• GOAL OF THE EXERCISE
Starting at the line that contains "Magnetic suction built-in", transcribe each line exactly through the end of the data below, and skip any pictures.

Top of EXTRACTED INFORMATION

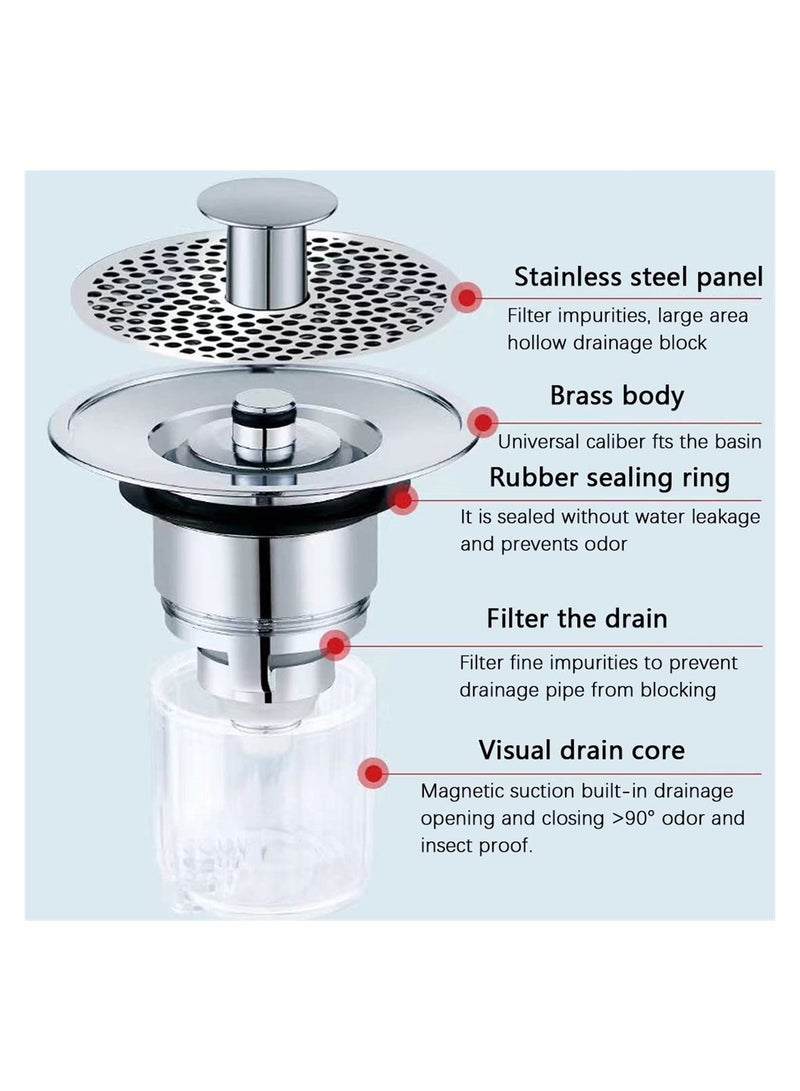 Stainless steel panel

Filter impurities, large area hollow drainage block

Brass body

Universal caliber fts the basin

Rubber sealing ring

It is sealed without water leakage and prevents odor

Filter the drain

Filter fine impurities to prevent drainage pipe from blocking

Visual drain core

Magnetic suction built-in drainage opening and closing >90° odor and insect proof.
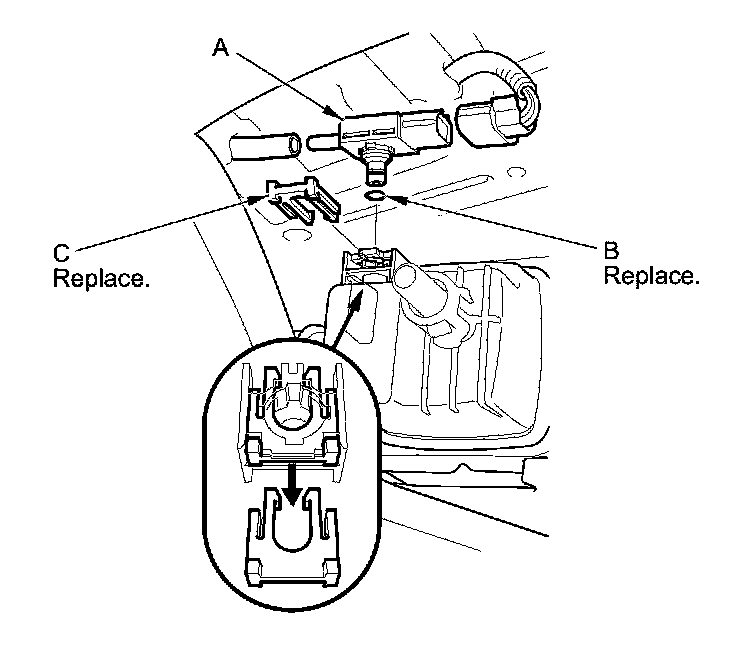 A

C
Replace.

B
Replace.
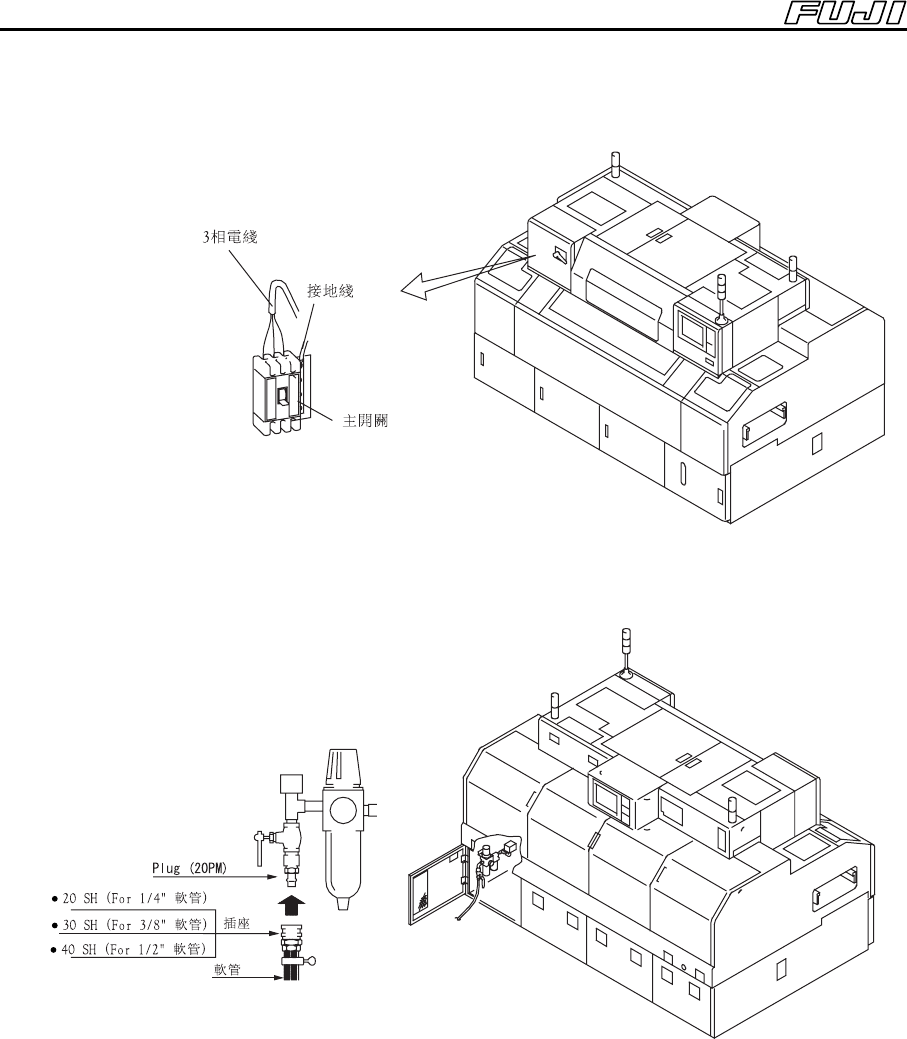 FUJI

3相電綫
接地綫
主開關

Plug (20PM)
• 20 SH (For 1/4" 軟管)
• 30 SH (For 3/8" 軟管)
• 40 SH (For 1/2" 軟管)
插座
軟管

Bottom of EXTRACTED INFORMATION

• ANSWER TO THIS PROBLEM
Magnetic suction built-in drainage opening and closing >90° odor and insect proof.
 A

C
Replace.

B
Replace.
 FUJI

3相電綫
接地綫
主開關

Plug (20PM)
• 20 SH (For 1/4" 軟管)
• 30 SH (For 3/8" 軟管)
• 40 SH (For 1/2" 軟管)
插座
軟管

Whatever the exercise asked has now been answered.